Pour Louis-Vincent Gave, CEO de Gavekal, les besoins énormes du gouvernement US entraînent une pénurie de liquidités. La prochaine crise pourrait donc provenir du marché de la dette corporate US, qui atteint des niveaux records et qui n’a en général pas servi à financer des investissements productifs mais plutôt à assurer le service de la dette ou à des programmes de rachat d’actions. Par ailleurs, du fait de la part grandissante de la production domestique, la baisse des prix du pétrole a désormais des effets négatifs sur les États-Unis et risque d’entraîner une baisse de la production industrielle. La Fed devrait donc se montrer plus accommodante au cours des prochains mois. Mais le risque principal vient du changement de leadership entre la Chine et les USA qui pourrait déclencher une nouvelle guerre froide, bien plus problématique qu’avec l’Union soviétique du fait de l’intégration très forte de l’Empire du Milieu dans l’économie mondiale. La Chine souhaite clairement remettre en cause la domination du dollar en tant que monnaie de réserve. En liant de plus les économies de la région à la sienne, elles pourrait imposer à terme le renminbi comme 3ème monnaie d’échange mondiale. Dans ce contexte, l’Asie reste la zone à privilégier, avec des actions faiblement valorisées et des rendement obligataires attrayants.

Pour sa part, Andrew Jackson, Head of Fixed Income chez Hermes Investment Management, estime également que les marches sont très incertains, avec des changements culturels majeurs, une disruption technologique à tous les niveaux et une mauvaise compréhension de la position de la Chine. Mais si l’endettement, notamment sur les segments de moins bonne qualité, a fortement augmenté, les entreprises sont toutefois bien mieux préparées qu’en 2008, notamment avec des échéances plus longues. Il y a donc moins de risque que lors de la crise financière, d’autant moins que les banques européennes ne sont plus si fragiles.

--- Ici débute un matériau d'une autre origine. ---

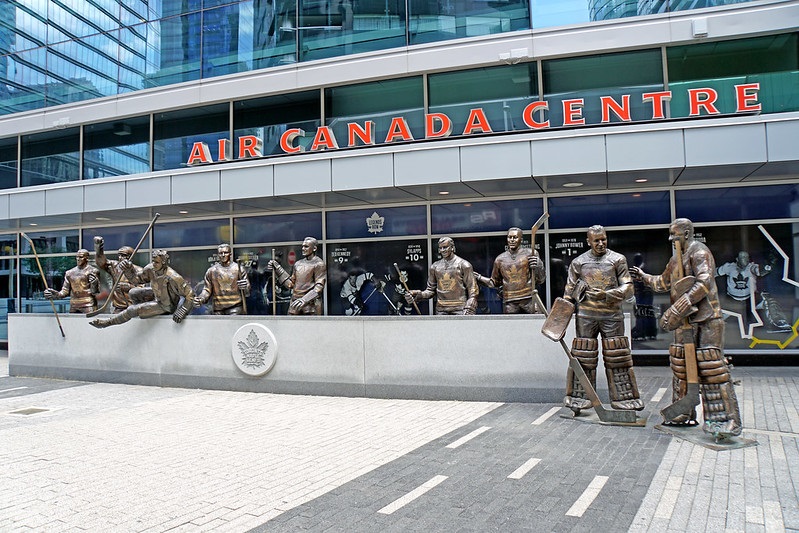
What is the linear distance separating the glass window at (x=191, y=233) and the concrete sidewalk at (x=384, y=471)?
23.9ft

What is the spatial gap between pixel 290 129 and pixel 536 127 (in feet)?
17.5

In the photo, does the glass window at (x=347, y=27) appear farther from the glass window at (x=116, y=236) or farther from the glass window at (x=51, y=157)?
the glass window at (x=51, y=157)

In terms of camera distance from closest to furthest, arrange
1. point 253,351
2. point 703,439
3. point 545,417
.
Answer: point 703,439 < point 545,417 < point 253,351

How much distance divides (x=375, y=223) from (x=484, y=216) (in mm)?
2464

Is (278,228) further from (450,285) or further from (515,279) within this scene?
(515,279)

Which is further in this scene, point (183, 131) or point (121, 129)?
point (121, 129)

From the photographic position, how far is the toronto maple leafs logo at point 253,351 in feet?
29.9

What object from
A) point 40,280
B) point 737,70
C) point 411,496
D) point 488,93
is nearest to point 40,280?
point 40,280

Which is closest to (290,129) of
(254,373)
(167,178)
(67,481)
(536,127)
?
(167,178)

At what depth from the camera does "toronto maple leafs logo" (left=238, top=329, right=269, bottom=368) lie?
9109 millimetres

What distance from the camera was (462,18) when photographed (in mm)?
12586

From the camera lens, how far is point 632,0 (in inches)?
463

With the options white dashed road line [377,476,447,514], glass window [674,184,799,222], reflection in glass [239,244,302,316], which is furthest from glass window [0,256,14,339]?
glass window [674,184,799,222]

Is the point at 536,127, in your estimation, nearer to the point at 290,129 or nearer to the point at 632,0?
the point at 632,0
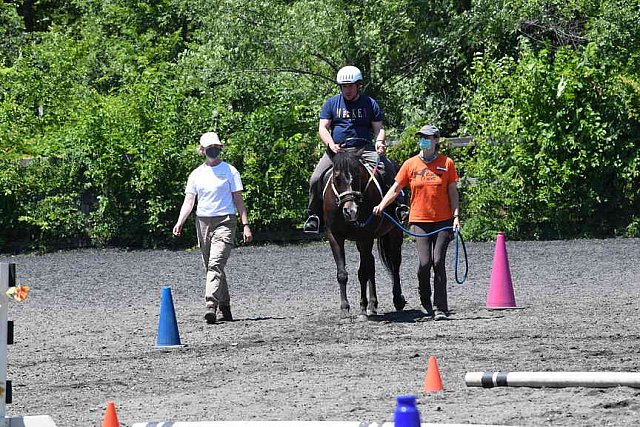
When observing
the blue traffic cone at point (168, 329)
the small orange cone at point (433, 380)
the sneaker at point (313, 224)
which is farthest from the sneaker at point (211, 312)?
the small orange cone at point (433, 380)

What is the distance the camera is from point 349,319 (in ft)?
42.1

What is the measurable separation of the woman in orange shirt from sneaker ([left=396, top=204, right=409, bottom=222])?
65 centimetres

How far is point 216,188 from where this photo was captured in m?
13.0

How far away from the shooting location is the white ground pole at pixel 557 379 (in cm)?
773

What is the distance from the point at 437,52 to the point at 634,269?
27.3 feet

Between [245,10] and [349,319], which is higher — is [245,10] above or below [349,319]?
above

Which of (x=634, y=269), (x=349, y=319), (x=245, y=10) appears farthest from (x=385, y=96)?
(x=349, y=319)

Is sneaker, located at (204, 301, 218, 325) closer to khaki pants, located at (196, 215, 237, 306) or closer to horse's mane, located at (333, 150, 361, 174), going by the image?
khaki pants, located at (196, 215, 237, 306)

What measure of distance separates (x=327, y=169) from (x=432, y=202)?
1488 millimetres

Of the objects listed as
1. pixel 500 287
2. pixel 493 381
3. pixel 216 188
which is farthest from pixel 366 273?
pixel 493 381

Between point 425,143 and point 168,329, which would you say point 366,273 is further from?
point 168,329

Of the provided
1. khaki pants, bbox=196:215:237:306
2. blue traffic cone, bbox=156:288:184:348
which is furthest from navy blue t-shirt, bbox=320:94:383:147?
blue traffic cone, bbox=156:288:184:348

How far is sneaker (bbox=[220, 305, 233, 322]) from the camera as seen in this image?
1311 centimetres

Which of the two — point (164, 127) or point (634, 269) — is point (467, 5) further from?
point (634, 269)
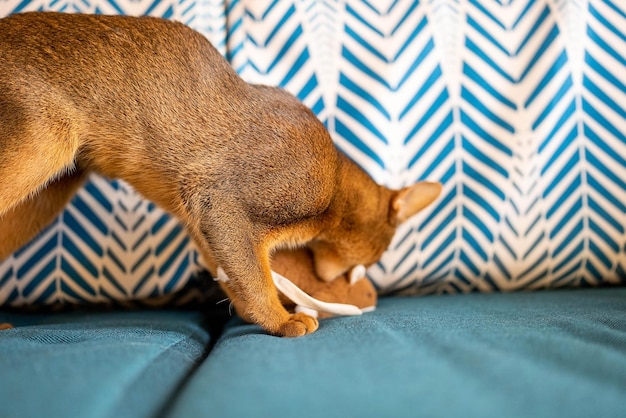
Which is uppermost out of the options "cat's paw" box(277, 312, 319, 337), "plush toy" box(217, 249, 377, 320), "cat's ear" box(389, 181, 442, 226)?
"cat's ear" box(389, 181, 442, 226)

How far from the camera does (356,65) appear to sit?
64.4 inches

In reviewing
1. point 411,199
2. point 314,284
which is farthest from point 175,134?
point 411,199

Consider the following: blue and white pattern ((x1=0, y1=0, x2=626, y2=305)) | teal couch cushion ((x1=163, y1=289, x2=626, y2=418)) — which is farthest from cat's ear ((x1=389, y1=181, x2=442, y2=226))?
teal couch cushion ((x1=163, y1=289, x2=626, y2=418))

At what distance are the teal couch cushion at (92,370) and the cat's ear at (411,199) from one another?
0.61 m

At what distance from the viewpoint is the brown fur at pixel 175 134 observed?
1192mm

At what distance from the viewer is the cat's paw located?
1183 mm

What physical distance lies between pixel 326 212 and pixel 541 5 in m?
0.91

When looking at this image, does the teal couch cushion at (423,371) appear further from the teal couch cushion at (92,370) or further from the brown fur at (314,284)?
the brown fur at (314,284)

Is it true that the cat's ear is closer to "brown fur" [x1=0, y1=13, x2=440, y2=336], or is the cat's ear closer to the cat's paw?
"brown fur" [x1=0, y1=13, x2=440, y2=336]

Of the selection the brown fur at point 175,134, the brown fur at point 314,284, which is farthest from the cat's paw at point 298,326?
the brown fur at point 314,284

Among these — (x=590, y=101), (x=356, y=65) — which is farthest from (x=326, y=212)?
(x=590, y=101)

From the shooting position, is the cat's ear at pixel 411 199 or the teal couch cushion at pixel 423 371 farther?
the cat's ear at pixel 411 199

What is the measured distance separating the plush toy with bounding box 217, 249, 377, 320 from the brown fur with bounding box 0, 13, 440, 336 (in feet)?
0.18

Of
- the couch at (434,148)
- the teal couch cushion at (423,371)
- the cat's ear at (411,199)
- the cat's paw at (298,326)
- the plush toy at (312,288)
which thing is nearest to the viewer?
the teal couch cushion at (423,371)
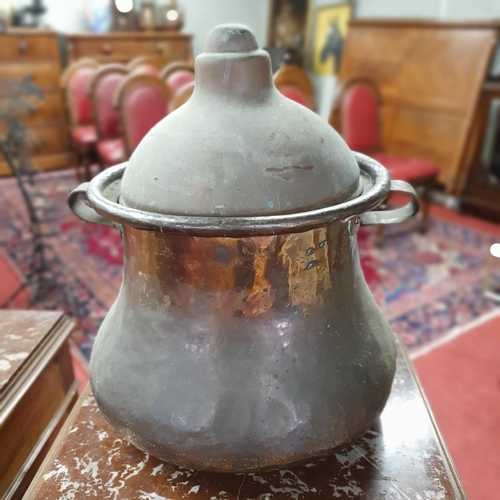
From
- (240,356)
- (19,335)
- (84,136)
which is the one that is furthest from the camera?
(84,136)

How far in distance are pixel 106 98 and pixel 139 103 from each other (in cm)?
78

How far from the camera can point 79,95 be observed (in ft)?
15.5

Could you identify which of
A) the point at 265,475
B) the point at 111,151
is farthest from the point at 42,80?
the point at 265,475

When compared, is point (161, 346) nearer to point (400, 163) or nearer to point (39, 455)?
point (39, 455)

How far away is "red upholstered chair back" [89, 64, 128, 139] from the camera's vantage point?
12.7 ft

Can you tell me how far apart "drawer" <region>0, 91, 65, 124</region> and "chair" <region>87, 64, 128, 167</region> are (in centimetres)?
172

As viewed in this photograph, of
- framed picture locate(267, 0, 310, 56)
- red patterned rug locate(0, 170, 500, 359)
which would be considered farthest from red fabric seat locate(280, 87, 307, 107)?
framed picture locate(267, 0, 310, 56)

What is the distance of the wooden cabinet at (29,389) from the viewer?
1030mm

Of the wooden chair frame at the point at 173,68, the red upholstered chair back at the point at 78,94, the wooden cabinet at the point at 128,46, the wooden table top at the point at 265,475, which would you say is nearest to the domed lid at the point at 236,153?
the wooden table top at the point at 265,475

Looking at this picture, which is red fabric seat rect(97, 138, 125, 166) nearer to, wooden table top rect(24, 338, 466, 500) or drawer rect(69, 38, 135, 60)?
drawer rect(69, 38, 135, 60)

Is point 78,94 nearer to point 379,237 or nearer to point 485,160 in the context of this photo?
point 379,237

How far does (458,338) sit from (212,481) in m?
1.97

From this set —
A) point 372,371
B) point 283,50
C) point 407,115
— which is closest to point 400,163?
point 407,115

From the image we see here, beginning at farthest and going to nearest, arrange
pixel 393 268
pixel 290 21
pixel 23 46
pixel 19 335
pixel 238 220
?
pixel 290 21 → pixel 23 46 → pixel 393 268 → pixel 19 335 → pixel 238 220
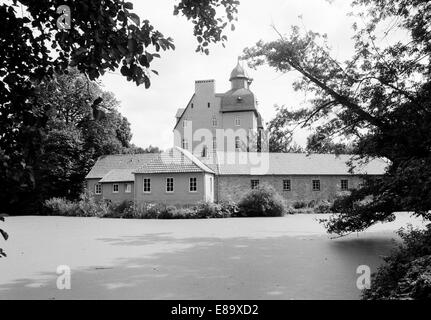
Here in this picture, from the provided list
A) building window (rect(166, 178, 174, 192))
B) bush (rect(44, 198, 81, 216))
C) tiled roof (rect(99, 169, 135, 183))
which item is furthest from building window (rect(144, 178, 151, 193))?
bush (rect(44, 198, 81, 216))

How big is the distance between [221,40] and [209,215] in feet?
76.5

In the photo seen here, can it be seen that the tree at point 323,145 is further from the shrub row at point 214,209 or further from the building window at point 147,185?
the building window at point 147,185

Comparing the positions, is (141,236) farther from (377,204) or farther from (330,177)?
(330,177)

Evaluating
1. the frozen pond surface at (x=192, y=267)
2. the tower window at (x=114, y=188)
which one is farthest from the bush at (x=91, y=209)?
the frozen pond surface at (x=192, y=267)

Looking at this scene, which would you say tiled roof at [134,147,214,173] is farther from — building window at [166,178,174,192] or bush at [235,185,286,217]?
bush at [235,185,286,217]

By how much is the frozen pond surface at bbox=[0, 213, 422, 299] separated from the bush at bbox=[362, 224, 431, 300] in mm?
1094

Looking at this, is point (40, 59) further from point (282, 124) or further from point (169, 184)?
point (169, 184)

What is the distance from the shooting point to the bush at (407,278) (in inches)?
152

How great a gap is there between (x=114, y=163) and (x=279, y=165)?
59.9ft

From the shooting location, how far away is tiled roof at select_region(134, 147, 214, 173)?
31.3 meters

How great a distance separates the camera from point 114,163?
134ft

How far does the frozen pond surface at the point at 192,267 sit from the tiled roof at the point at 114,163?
84.0 feet

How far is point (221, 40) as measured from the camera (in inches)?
179
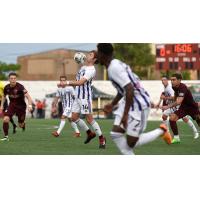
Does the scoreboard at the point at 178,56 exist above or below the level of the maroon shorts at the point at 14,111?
above

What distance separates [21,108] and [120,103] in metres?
8.30

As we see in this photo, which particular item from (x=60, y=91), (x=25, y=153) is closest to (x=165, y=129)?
(x=25, y=153)

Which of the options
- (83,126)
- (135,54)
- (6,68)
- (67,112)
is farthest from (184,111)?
(6,68)

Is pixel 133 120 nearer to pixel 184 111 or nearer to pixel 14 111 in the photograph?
pixel 184 111

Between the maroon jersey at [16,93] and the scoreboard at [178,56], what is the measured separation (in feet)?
82.4

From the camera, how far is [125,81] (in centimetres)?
931

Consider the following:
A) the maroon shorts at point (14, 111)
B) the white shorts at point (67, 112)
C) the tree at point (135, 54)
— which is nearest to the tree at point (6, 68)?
the tree at point (135, 54)

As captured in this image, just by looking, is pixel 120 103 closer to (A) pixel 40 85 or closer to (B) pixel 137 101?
(B) pixel 137 101

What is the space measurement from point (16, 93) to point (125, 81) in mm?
8377

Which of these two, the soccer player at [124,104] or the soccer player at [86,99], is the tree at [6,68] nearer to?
the soccer player at [86,99]

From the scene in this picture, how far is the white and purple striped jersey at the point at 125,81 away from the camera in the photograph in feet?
30.7

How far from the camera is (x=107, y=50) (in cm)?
960

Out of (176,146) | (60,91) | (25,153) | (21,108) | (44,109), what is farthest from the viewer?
(44,109)

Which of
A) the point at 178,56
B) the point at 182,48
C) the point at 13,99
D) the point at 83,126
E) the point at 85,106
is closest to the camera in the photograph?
the point at 85,106
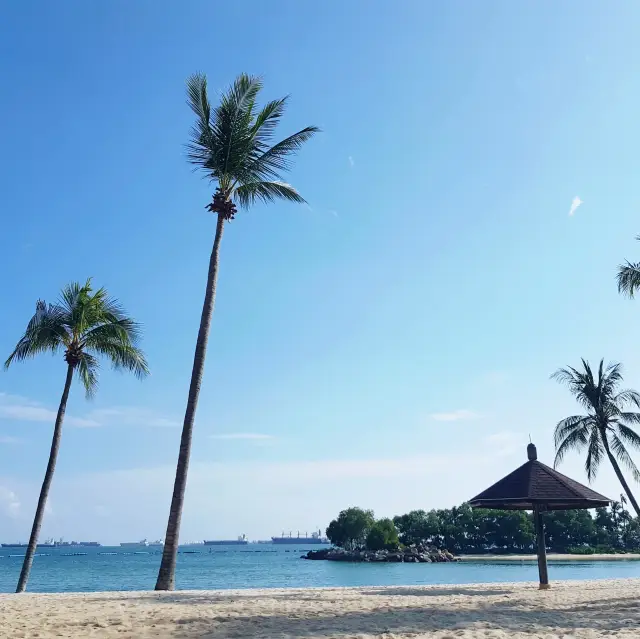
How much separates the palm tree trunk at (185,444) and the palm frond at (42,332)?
6263mm

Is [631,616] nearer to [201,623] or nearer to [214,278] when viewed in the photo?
[201,623]

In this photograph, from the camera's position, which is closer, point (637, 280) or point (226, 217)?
point (226, 217)

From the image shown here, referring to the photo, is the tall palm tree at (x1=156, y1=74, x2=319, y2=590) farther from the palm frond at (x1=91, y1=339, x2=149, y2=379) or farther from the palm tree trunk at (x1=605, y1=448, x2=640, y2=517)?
the palm tree trunk at (x1=605, y1=448, x2=640, y2=517)

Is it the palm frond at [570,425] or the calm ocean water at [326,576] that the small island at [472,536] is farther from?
the palm frond at [570,425]

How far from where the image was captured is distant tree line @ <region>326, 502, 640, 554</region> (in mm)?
97875

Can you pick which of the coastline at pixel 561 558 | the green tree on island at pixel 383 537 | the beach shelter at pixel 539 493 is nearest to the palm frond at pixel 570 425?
the beach shelter at pixel 539 493

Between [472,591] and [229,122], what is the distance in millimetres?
14426

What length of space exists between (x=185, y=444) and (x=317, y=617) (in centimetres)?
720

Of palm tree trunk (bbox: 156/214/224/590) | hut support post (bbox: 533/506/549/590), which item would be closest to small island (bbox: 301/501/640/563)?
hut support post (bbox: 533/506/549/590)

Les inquiétudes macroéconomiques ne se reflètent d’ailleurs pas dans la réalité des entreprises. La valorisation des entreprises du S&P500 s’est normalisée et la correction des FAANG reste raisonnable. Enfin, si trois risques majeurs obscurcissent le tableau, c’est-à-dire la fin de la plus longue expérience financière de l’Histoire, la montée des populismes et du protectionnisme, avec la fin de la sécurité juridique qui les accompagne, et le changement climatique, il faut relever que les couvertures sont bon marché. En termes d’investissement, il convient de favoriser l’Europe (High Yield et Investment Grade) et les marchés émergents, au détriment des États-Unis.

Enfin, Al Breach, co-fondateur de Gemsstock, a conclu l’événement en posant la question de comment investir dans un environnement de primes de risque en hausse. Aux USA, malgré l’effet de richesse indéniable entraîné par la forte baisse des marchés, le ralentissement économique devrait rester limité, car il n’y a pas de grands déséquilibres au niveau macro-économique et la consommation sera soutenue par le faible niveau du chômage et des salaires stables. Toutefois, comme relevé précédemment, la baisse du prix du pétrole ne bénéficie pas autant qu’avant aux USA qui ont désormais une forte production domestique. Il faudrait donc que le cours du brut ne passe pas sous la barre des USD 50. Pour sa part, après 2 décennies de croissance, la Chine connaît un véritable ralentissement économique, avec la menace d’un scénario à la japonaise. En conclusion, on se trouve dans une décélération de milieu de cycle, avec une récession possible dans le secteur manufacturier. Toutefois, l’incertitude demeura forte jusqu’au résultat des discussions entre la Chine et les USA à mi-février et les prochaines décisions de la Fed sur les taux d’intérêt. D’un point de vue d’investissement, la prudence reste donc de mise et il n’y a pas grand-chose à faire du côté des obligations, ni des actions. Quelques opportunités existent toutefois sur les marchés émergents au niveau de la dette et des changes.